Today, we only use the second tag, Configure Profucts. Open the second tag and you can see that Symantec has prepared six built-in types for you. Here we will take the first one, that is, the default PcAnyWhere installation package for explanation. The rest are similar, you can try it on your own.

After the default installation package is enabled, the first tag Features on the following page contains various functions of PcAnyWhere. You can choose between the functions of PcAnyWhere. If you are not familiar with PcAnyWhere, do not make any changes.

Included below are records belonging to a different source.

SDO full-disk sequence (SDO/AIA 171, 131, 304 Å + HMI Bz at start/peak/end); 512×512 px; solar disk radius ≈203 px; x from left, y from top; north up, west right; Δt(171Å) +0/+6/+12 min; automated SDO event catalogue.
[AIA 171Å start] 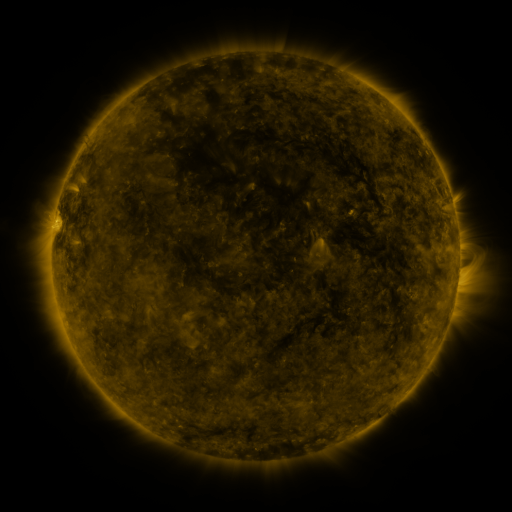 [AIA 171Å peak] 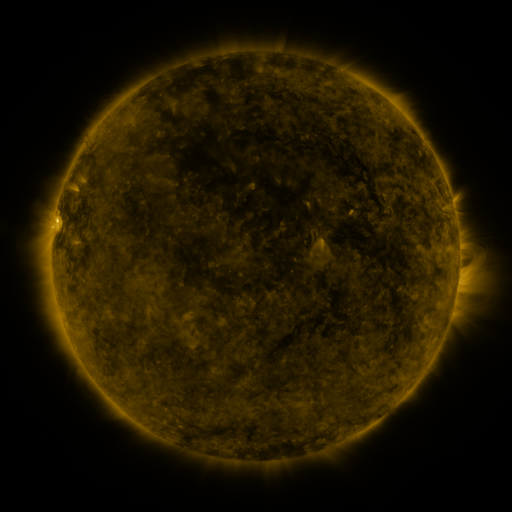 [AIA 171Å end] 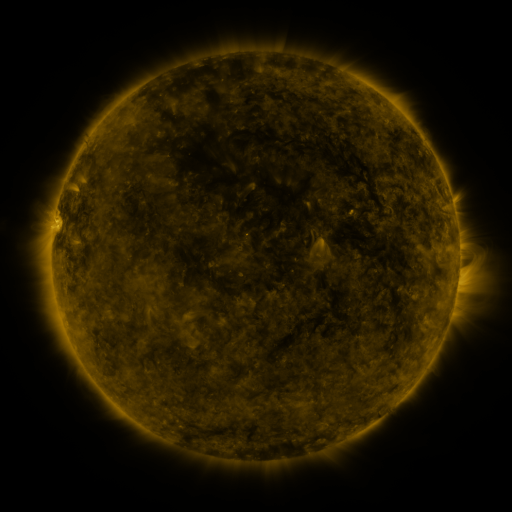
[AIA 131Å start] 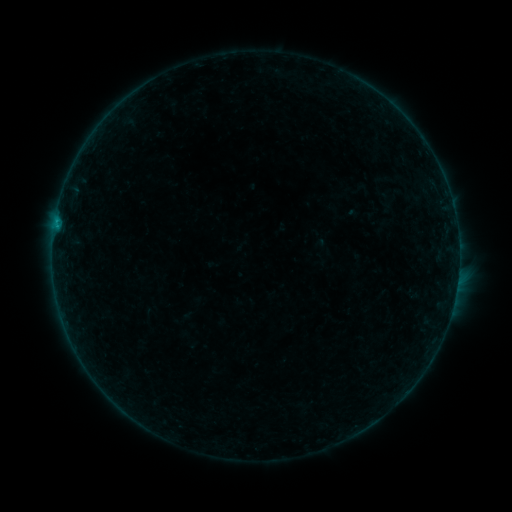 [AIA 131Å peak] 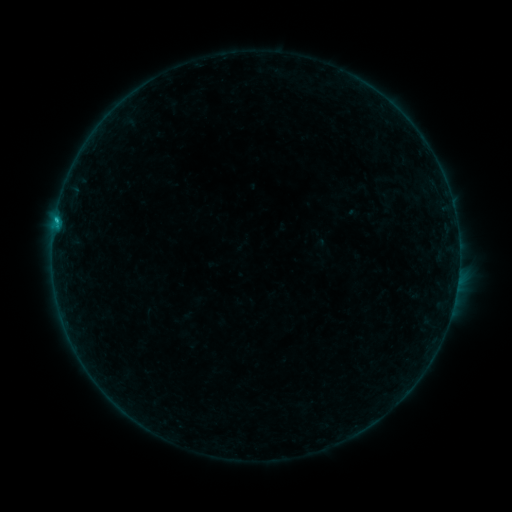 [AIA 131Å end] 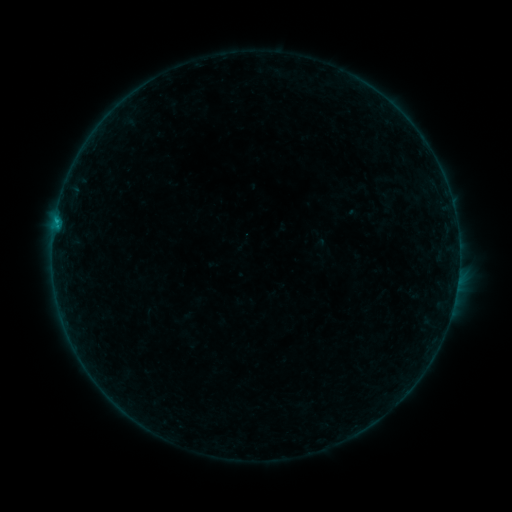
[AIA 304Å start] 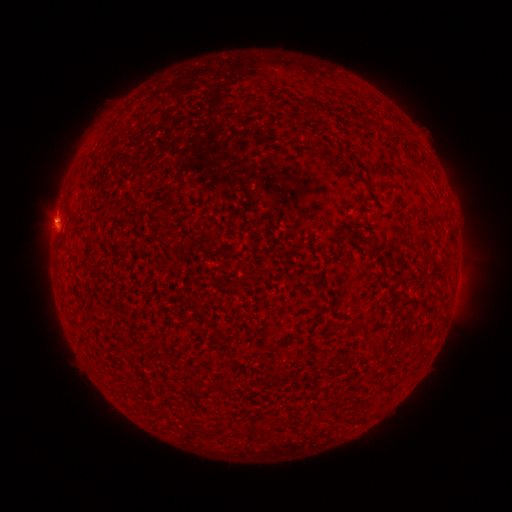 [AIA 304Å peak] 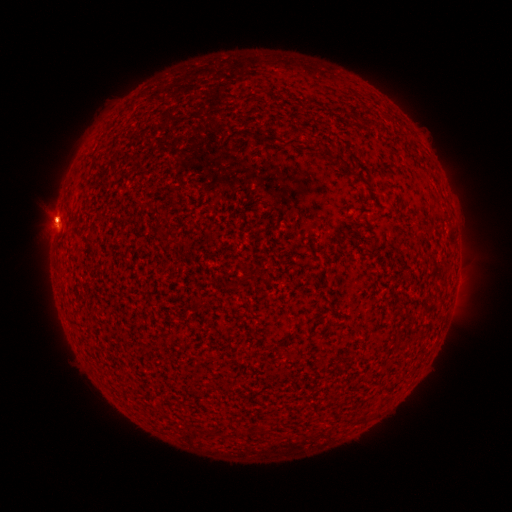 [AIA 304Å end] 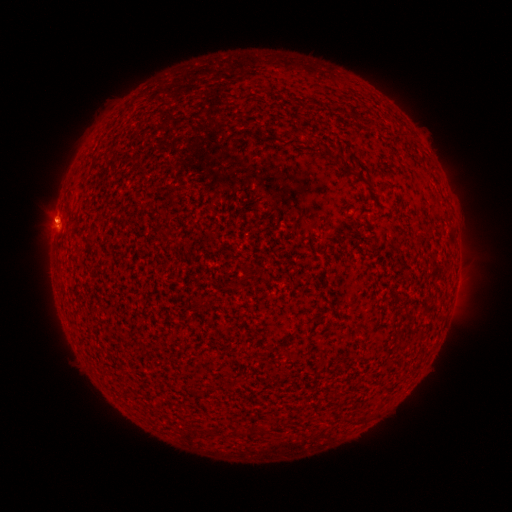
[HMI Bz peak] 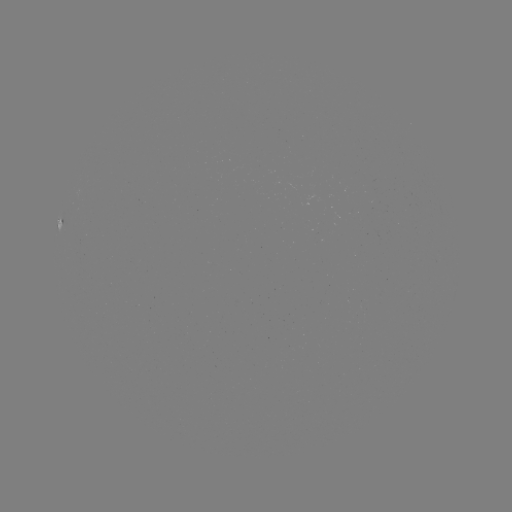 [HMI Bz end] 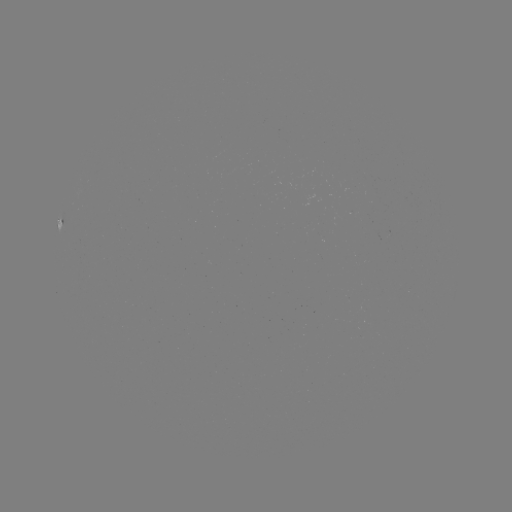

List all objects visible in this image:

Open the Configuration Files tab to set the Files in the PcAnyWhere installation package one by one. This is also the focus of our explanation today, that is, the most important part to implement the dual authentication of SecurID. Select "Host Security IDsFile (*. SID)" in the window to highlight it, and then click "Add ..." Click to browse the location of your SID file. Click OK to add the file to the installation package.

Click "Build" at the bottom to generate an installation package with the dual authentication function. If you want to customize other options, you can choose as needed, such as Remote Files (*. (CHF) is the configuration file for the master to connect to the control end, and Host Files is the configuration file for the control end Host. If multiple hosts need to be configured and the configurations are identical, you can select the files here, saving repetitive work.

Click the Build button to generate the Symantec PcAnyWhere installation package-Symantec PcAnyWhere. msi, the last thing you need to do is to uninstall Symantec PcAnyWhere on your current computer, install our customized installation package on both your computer and the controlled computer, and everything will be OK. In this way, you can install the generated program on a machine, and the machine can have complete SecurID authentication, but it does not have such authentication on other computers in the network, no one else wants to log on to your PcAnyWhere!